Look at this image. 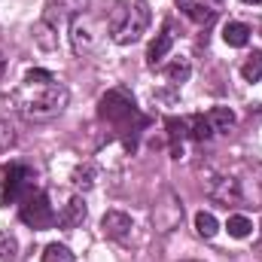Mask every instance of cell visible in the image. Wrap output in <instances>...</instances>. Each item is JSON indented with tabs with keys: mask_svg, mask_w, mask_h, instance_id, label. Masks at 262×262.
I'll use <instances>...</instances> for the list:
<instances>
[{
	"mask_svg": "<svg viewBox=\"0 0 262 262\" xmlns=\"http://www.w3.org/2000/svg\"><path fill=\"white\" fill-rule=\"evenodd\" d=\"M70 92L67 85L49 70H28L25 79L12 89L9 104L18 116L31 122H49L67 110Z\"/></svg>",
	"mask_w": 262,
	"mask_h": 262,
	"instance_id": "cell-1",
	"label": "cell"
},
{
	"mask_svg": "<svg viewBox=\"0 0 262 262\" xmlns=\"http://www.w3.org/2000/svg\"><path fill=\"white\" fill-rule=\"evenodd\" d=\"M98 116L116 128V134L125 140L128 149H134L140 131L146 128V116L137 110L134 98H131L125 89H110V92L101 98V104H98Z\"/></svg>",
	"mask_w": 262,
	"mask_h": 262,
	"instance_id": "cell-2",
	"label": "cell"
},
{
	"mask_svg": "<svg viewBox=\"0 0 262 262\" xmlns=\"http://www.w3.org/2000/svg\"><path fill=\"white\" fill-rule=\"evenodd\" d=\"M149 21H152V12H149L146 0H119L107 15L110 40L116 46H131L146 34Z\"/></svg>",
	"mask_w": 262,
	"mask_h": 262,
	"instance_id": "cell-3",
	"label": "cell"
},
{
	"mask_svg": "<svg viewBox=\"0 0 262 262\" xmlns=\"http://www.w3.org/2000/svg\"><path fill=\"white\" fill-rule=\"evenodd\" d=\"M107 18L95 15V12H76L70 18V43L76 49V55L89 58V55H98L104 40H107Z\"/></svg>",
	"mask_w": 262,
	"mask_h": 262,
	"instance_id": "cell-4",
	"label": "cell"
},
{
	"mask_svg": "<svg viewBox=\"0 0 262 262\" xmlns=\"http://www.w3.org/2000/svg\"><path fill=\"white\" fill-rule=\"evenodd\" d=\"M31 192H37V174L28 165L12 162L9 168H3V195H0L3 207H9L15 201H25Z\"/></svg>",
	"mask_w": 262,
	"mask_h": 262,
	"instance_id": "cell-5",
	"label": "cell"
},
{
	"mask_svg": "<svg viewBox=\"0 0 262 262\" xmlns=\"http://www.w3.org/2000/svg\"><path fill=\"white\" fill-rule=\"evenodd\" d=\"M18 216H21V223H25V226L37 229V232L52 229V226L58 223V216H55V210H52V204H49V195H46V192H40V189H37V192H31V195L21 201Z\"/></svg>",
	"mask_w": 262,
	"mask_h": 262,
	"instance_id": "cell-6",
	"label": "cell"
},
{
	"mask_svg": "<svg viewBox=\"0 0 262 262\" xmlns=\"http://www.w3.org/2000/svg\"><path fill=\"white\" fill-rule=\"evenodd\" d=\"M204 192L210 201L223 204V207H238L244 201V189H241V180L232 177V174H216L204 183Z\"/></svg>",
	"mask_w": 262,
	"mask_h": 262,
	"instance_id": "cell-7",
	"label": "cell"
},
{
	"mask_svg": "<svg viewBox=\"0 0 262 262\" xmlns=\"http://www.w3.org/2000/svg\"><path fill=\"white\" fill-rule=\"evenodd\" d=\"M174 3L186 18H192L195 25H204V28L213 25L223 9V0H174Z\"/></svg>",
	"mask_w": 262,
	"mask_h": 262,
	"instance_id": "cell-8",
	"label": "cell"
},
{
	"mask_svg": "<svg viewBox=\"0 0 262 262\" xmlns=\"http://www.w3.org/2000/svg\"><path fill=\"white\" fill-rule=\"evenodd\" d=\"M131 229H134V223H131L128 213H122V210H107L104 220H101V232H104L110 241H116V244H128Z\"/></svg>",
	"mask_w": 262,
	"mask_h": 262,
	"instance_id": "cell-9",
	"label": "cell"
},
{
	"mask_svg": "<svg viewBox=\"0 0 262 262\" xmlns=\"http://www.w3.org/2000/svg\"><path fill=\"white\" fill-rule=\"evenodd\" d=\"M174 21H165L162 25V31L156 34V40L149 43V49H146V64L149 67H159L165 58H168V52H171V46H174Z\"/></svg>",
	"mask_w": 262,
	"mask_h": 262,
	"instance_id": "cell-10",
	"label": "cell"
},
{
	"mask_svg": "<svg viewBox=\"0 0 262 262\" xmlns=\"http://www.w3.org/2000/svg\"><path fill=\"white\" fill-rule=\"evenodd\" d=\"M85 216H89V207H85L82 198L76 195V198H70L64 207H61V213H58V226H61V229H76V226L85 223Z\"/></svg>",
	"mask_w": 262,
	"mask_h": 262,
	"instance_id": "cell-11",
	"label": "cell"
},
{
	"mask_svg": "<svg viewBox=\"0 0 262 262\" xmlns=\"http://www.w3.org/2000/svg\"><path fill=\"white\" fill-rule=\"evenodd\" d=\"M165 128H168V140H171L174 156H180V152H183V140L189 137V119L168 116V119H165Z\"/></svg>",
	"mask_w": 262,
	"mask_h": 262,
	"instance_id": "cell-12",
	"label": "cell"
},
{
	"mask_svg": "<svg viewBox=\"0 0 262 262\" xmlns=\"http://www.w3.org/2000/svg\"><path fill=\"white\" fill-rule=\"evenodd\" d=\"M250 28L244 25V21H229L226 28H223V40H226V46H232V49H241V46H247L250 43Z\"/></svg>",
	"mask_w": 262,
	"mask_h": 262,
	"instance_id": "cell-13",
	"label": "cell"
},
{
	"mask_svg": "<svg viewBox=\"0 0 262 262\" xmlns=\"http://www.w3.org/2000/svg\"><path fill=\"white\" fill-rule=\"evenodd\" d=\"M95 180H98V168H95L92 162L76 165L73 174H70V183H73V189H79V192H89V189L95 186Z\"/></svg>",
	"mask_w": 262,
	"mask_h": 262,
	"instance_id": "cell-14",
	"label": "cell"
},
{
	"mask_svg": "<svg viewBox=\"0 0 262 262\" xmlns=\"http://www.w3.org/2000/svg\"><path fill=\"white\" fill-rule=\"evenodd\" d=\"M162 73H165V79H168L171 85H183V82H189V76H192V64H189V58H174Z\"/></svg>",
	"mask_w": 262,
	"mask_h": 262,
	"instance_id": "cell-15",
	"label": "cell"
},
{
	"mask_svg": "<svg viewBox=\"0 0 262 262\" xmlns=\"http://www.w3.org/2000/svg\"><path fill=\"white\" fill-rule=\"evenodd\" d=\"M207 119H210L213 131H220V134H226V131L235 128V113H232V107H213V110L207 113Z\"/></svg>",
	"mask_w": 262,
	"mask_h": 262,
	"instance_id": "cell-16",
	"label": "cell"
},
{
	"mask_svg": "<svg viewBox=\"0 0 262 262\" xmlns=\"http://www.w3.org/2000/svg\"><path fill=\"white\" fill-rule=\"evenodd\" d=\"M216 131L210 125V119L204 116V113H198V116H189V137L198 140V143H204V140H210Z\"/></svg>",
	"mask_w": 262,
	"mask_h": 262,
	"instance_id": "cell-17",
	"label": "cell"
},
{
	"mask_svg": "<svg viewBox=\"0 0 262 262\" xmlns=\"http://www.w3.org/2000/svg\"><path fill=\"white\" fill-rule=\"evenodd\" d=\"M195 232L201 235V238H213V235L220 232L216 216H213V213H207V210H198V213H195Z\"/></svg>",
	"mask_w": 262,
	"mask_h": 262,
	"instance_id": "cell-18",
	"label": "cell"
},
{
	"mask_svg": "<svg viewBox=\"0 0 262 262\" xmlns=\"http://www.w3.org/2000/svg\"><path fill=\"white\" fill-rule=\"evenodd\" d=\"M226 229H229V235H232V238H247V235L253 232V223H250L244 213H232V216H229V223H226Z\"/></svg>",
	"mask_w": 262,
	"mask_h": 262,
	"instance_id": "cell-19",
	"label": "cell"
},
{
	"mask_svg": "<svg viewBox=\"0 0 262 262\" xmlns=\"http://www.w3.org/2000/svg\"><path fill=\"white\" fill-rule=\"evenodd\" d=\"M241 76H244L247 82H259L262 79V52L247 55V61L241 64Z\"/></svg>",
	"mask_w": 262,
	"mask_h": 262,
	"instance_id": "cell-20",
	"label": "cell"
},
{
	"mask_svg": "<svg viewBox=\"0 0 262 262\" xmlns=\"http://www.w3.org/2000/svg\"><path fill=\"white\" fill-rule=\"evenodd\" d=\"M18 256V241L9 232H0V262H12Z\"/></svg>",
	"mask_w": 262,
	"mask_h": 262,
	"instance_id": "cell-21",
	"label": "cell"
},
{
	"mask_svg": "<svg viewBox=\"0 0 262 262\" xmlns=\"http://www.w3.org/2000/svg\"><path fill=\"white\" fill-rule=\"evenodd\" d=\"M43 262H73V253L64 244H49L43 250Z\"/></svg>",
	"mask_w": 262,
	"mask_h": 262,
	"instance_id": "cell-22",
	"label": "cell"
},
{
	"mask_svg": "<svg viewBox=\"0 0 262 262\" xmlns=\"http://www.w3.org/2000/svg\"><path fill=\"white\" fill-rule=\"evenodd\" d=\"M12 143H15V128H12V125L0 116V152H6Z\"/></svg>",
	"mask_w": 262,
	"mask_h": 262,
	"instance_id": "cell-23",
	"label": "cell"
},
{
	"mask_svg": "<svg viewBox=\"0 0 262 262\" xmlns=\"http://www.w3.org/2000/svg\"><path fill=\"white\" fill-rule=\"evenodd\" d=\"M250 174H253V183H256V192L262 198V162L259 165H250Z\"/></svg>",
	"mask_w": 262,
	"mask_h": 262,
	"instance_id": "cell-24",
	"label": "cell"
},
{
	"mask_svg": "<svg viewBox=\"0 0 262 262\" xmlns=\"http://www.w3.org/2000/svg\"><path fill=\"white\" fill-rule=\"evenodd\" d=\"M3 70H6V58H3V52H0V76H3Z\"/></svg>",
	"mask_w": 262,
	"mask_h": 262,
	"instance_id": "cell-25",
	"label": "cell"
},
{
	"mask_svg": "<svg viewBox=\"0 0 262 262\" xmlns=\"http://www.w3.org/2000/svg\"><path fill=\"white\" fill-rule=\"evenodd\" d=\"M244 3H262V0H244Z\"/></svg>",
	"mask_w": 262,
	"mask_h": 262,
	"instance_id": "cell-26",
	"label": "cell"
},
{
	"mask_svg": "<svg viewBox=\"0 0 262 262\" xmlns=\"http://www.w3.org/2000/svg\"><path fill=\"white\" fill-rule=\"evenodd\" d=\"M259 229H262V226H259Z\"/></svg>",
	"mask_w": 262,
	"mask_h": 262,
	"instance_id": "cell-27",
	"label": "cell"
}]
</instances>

==

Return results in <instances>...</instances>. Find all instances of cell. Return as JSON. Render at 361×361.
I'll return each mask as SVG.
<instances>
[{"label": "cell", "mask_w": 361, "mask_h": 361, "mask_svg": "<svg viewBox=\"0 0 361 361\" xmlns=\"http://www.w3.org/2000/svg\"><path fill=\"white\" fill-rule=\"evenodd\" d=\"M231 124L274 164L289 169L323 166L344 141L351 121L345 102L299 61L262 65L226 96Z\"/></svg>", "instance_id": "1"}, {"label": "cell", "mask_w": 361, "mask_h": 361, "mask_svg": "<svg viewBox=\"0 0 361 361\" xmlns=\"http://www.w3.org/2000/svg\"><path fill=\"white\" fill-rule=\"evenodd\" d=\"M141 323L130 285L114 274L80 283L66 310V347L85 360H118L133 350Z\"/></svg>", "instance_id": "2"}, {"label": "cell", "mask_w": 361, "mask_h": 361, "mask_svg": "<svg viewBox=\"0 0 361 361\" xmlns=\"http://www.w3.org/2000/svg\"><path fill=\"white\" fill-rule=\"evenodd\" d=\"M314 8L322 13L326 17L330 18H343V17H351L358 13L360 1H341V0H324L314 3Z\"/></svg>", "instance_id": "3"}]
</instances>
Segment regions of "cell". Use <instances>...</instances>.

---

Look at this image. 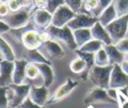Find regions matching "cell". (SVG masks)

Work to do: Change "Segment" to "Outline" in the stretch from the line containing "Return results in" through the line containing "Segment regions of", and write out only those lines again, leaving everything else in them unchanged.

Result for this exercise:
Return results in <instances>...</instances>. Find all instances of cell. Return as JSON. Render at 361×361.
I'll return each mask as SVG.
<instances>
[{"label": "cell", "mask_w": 361, "mask_h": 361, "mask_svg": "<svg viewBox=\"0 0 361 361\" xmlns=\"http://www.w3.org/2000/svg\"><path fill=\"white\" fill-rule=\"evenodd\" d=\"M231 124L274 164L289 169L323 166L344 141L351 121L345 102L299 61L262 65L226 96Z\"/></svg>", "instance_id": "1"}, {"label": "cell", "mask_w": 361, "mask_h": 361, "mask_svg": "<svg viewBox=\"0 0 361 361\" xmlns=\"http://www.w3.org/2000/svg\"><path fill=\"white\" fill-rule=\"evenodd\" d=\"M141 323L130 285L114 274L80 283L66 310V347L85 360H118L133 350Z\"/></svg>", "instance_id": "2"}, {"label": "cell", "mask_w": 361, "mask_h": 361, "mask_svg": "<svg viewBox=\"0 0 361 361\" xmlns=\"http://www.w3.org/2000/svg\"><path fill=\"white\" fill-rule=\"evenodd\" d=\"M314 8L322 13L326 17L330 18H343V17H351L358 13L360 1H341V0H324L314 3Z\"/></svg>", "instance_id": "3"}]
</instances>
Outline regions of "cell". Use <instances>...</instances>.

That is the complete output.